ACS MACRO LETTERS; Volume: 5; Issue: 12; Pages: 1306-1311; DOI: 10.1021/acsmacrolett.6b00684; Published: DEC 2016

Block copolymers (BCPs) have the potential to play a key role in templating materials for nanoscale synthesis. BCP lithography likely will be one of the first examples of BCP-based nanomanufacturing implemented in a production setting. One of the challenges in implementing BCP lithography is that the lamella need to be oriented perpendicular to the substrate. For many systems, this requires control over interfacial energies for both components at the substrate and interface. Top coats can be designed to provide a neutral interface for both blocks on the BCP surface. The preferentiality of the top coat as a function of composition has been determined qualitatively by examining the orientation of a BCP after annealing with a top coat. Measurements of the interfacial width between the top coat and homopolymers allows the interface energy to be quantitatively determined.
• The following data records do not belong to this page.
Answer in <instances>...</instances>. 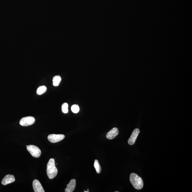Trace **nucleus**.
<instances>
[{
	"label": "nucleus",
	"mask_w": 192,
	"mask_h": 192,
	"mask_svg": "<svg viewBox=\"0 0 192 192\" xmlns=\"http://www.w3.org/2000/svg\"><path fill=\"white\" fill-rule=\"evenodd\" d=\"M58 173V170L56 167L55 160L51 158L47 166V174L49 179H53Z\"/></svg>",
	"instance_id": "obj_1"
},
{
	"label": "nucleus",
	"mask_w": 192,
	"mask_h": 192,
	"mask_svg": "<svg viewBox=\"0 0 192 192\" xmlns=\"http://www.w3.org/2000/svg\"><path fill=\"white\" fill-rule=\"evenodd\" d=\"M129 180L134 187L137 190H140L143 188L144 182L142 179L136 174L131 173Z\"/></svg>",
	"instance_id": "obj_2"
},
{
	"label": "nucleus",
	"mask_w": 192,
	"mask_h": 192,
	"mask_svg": "<svg viewBox=\"0 0 192 192\" xmlns=\"http://www.w3.org/2000/svg\"><path fill=\"white\" fill-rule=\"evenodd\" d=\"M27 149L32 156L35 158L39 157L41 154V151L38 148L34 145H30L27 146Z\"/></svg>",
	"instance_id": "obj_3"
},
{
	"label": "nucleus",
	"mask_w": 192,
	"mask_h": 192,
	"mask_svg": "<svg viewBox=\"0 0 192 192\" xmlns=\"http://www.w3.org/2000/svg\"><path fill=\"white\" fill-rule=\"evenodd\" d=\"M35 119L32 116H27L21 119L20 124L23 126H28L32 125L35 122Z\"/></svg>",
	"instance_id": "obj_4"
},
{
	"label": "nucleus",
	"mask_w": 192,
	"mask_h": 192,
	"mask_svg": "<svg viewBox=\"0 0 192 192\" xmlns=\"http://www.w3.org/2000/svg\"><path fill=\"white\" fill-rule=\"evenodd\" d=\"M64 138L65 136L62 134H51L48 136V141L53 143L60 141Z\"/></svg>",
	"instance_id": "obj_5"
},
{
	"label": "nucleus",
	"mask_w": 192,
	"mask_h": 192,
	"mask_svg": "<svg viewBox=\"0 0 192 192\" xmlns=\"http://www.w3.org/2000/svg\"><path fill=\"white\" fill-rule=\"evenodd\" d=\"M139 129H134L128 140V144L130 145L134 144L135 143L136 139L139 134Z\"/></svg>",
	"instance_id": "obj_6"
},
{
	"label": "nucleus",
	"mask_w": 192,
	"mask_h": 192,
	"mask_svg": "<svg viewBox=\"0 0 192 192\" xmlns=\"http://www.w3.org/2000/svg\"><path fill=\"white\" fill-rule=\"evenodd\" d=\"M33 186L34 192H45L42 185L38 180L35 179L33 181Z\"/></svg>",
	"instance_id": "obj_7"
},
{
	"label": "nucleus",
	"mask_w": 192,
	"mask_h": 192,
	"mask_svg": "<svg viewBox=\"0 0 192 192\" xmlns=\"http://www.w3.org/2000/svg\"><path fill=\"white\" fill-rule=\"evenodd\" d=\"M15 181V178L14 175H7L5 176L2 181V184L4 185L14 182Z\"/></svg>",
	"instance_id": "obj_8"
},
{
	"label": "nucleus",
	"mask_w": 192,
	"mask_h": 192,
	"mask_svg": "<svg viewBox=\"0 0 192 192\" xmlns=\"http://www.w3.org/2000/svg\"><path fill=\"white\" fill-rule=\"evenodd\" d=\"M119 133L118 129L114 128L109 131L106 135V137L109 139H112L118 135Z\"/></svg>",
	"instance_id": "obj_9"
},
{
	"label": "nucleus",
	"mask_w": 192,
	"mask_h": 192,
	"mask_svg": "<svg viewBox=\"0 0 192 192\" xmlns=\"http://www.w3.org/2000/svg\"><path fill=\"white\" fill-rule=\"evenodd\" d=\"M76 180L74 179H72L70 181L69 184H67V186L65 189V192H72L74 191L76 186Z\"/></svg>",
	"instance_id": "obj_10"
},
{
	"label": "nucleus",
	"mask_w": 192,
	"mask_h": 192,
	"mask_svg": "<svg viewBox=\"0 0 192 192\" xmlns=\"http://www.w3.org/2000/svg\"><path fill=\"white\" fill-rule=\"evenodd\" d=\"M61 80V78L60 76H54L53 80V86L55 87L58 86L59 84H60Z\"/></svg>",
	"instance_id": "obj_11"
},
{
	"label": "nucleus",
	"mask_w": 192,
	"mask_h": 192,
	"mask_svg": "<svg viewBox=\"0 0 192 192\" xmlns=\"http://www.w3.org/2000/svg\"><path fill=\"white\" fill-rule=\"evenodd\" d=\"M46 87L43 85V86H40L38 88L37 91H36V93L38 95H41L45 93L46 92Z\"/></svg>",
	"instance_id": "obj_12"
},
{
	"label": "nucleus",
	"mask_w": 192,
	"mask_h": 192,
	"mask_svg": "<svg viewBox=\"0 0 192 192\" xmlns=\"http://www.w3.org/2000/svg\"><path fill=\"white\" fill-rule=\"evenodd\" d=\"M94 167L95 169L96 172L98 174H99L101 173L102 169L98 161L95 159L94 163Z\"/></svg>",
	"instance_id": "obj_13"
},
{
	"label": "nucleus",
	"mask_w": 192,
	"mask_h": 192,
	"mask_svg": "<svg viewBox=\"0 0 192 192\" xmlns=\"http://www.w3.org/2000/svg\"><path fill=\"white\" fill-rule=\"evenodd\" d=\"M68 104L64 103L62 106V112L64 114H67L68 112Z\"/></svg>",
	"instance_id": "obj_14"
},
{
	"label": "nucleus",
	"mask_w": 192,
	"mask_h": 192,
	"mask_svg": "<svg viewBox=\"0 0 192 192\" xmlns=\"http://www.w3.org/2000/svg\"><path fill=\"white\" fill-rule=\"evenodd\" d=\"M80 109L79 106L77 105H73L72 106L71 110L73 113L77 114L79 112Z\"/></svg>",
	"instance_id": "obj_15"
},
{
	"label": "nucleus",
	"mask_w": 192,
	"mask_h": 192,
	"mask_svg": "<svg viewBox=\"0 0 192 192\" xmlns=\"http://www.w3.org/2000/svg\"><path fill=\"white\" fill-rule=\"evenodd\" d=\"M89 191H84V192H89Z\"/></svg>",
	"instance_id": "obj_16"
},
{
	"label": "nucleus",
	"mask_w": 192,
	"mask_h": 192,
	"mask_svg": "<svg viewBox=\"0 0 192 192\" xmlns=\"http://www.w3.org/2000/svg\"><path fill=\"white\" fill-rule=\"evenodd\" d=\"M119 192V191H115V192Z\"/></svg>",
	"instance_id": "obj_17"
}]
</instances>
Resonant soft X-ray reflectivity measurements on top coat/homopolymer pairs were used to extract the Flory-Huggins parameter (chi) and interface energy (gamma) as a function of top coat composition. The difference between chi and gamma for each top coat/homopolymer pair was minimized at compositions that resulted in the top coat promoting perpendicular orientation. As the composition moved away from the neutral point the difference between chi and gamma for each pair grew larger.